_Text block_:
┄┄┄┄┄┄┄┄┄┄

Running is by it's nature a discipline and frankly, a pain in the arse to indulge. I certainly get addicted to it, but it self-regulates because it is by it's nature effort.

Video games I should quit, but I am reluctant to because like facebook, for it's many downsides it has it's uses to a visual artist. It also is regulated by being constrained to my computer. I have to come here and make time to play the games. I am not seeking to eliminate all escapism from my life.

I notice I am far more likely to actually deal with shit now. By virtue of having less security blankets, those I do have become far more transparent, far more flimsy. Running indeed is little more than a planning exercise for dealing with shit. I emerge from it focused and relaxed. If only the same could be said for video games.

I imagine it is possible to live without security blankets entirely, without short term avoidance strategies. I am not sure if it is desirable.

A guy at a party I was at earlier this evening said of my non-drinking 'whether you are a hardcore drinker or a hardcore abstainer, you are still letting alcohol control your life' which I think is true and speaks to the tragedy of addiction. It does never leave you.

But with this common ground, the two choices are very different, and those differences have meaning. If you can beat one specific addiction, even if it results in you having an addiction to carrot sticks as a cigarette substitute, I feel you certainly should.

┄┄┄┄┄┄┄┄┄┄

_Exercise A_: List every pastime or substance named in the piece on security blankets.
_Exercise B_: According to the piece on security blankets, how does the writer come out of a run?
_Exercise C_: Quote the piece on security blankets word for word, starting with "I notice I am" and going on through "it is desirable.".

_Data shown_:
┄┄┄┄┄┄┄┄┄┄

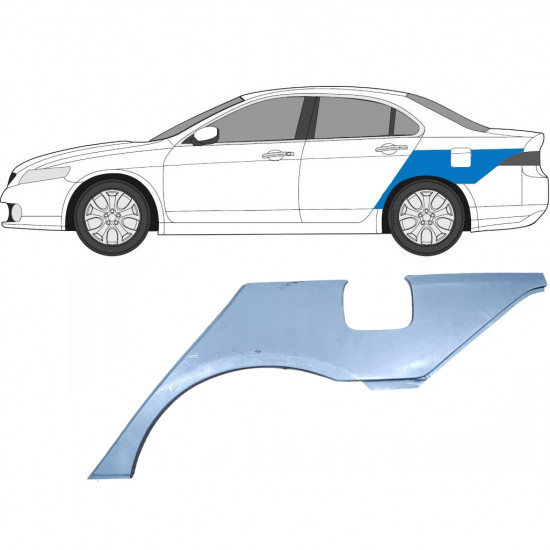 Panneau de réparation arc d'aile arrière pour Honda Accord 2002-2008  / Gauche / SEDAN 5250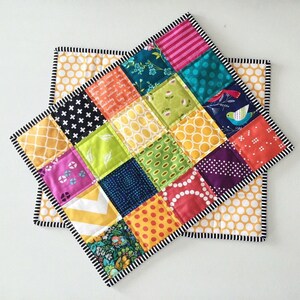 Patchwork placemats set of six image 4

┄┄┄┄┄┄┄┄┄┄

_Written reply A_: Running, video games, Facebook, alcohol, cigarettes, carrot sticks

_Written reply B_: Focused and relaxed.

_Written reply C_:
I notice I am far more likely to actually deal with shit now. By virtue of having less security blankets, those I do have become far more transparent, far more flimsy. Running indeed is little more than a planning exercise for dealing with shit. I emerge from it focused and relaxed. If only the same could be said for video games.

I imagine it is possible to live without security blankets entirely, without short term avoidance strategies. I am not sure if it is desirable.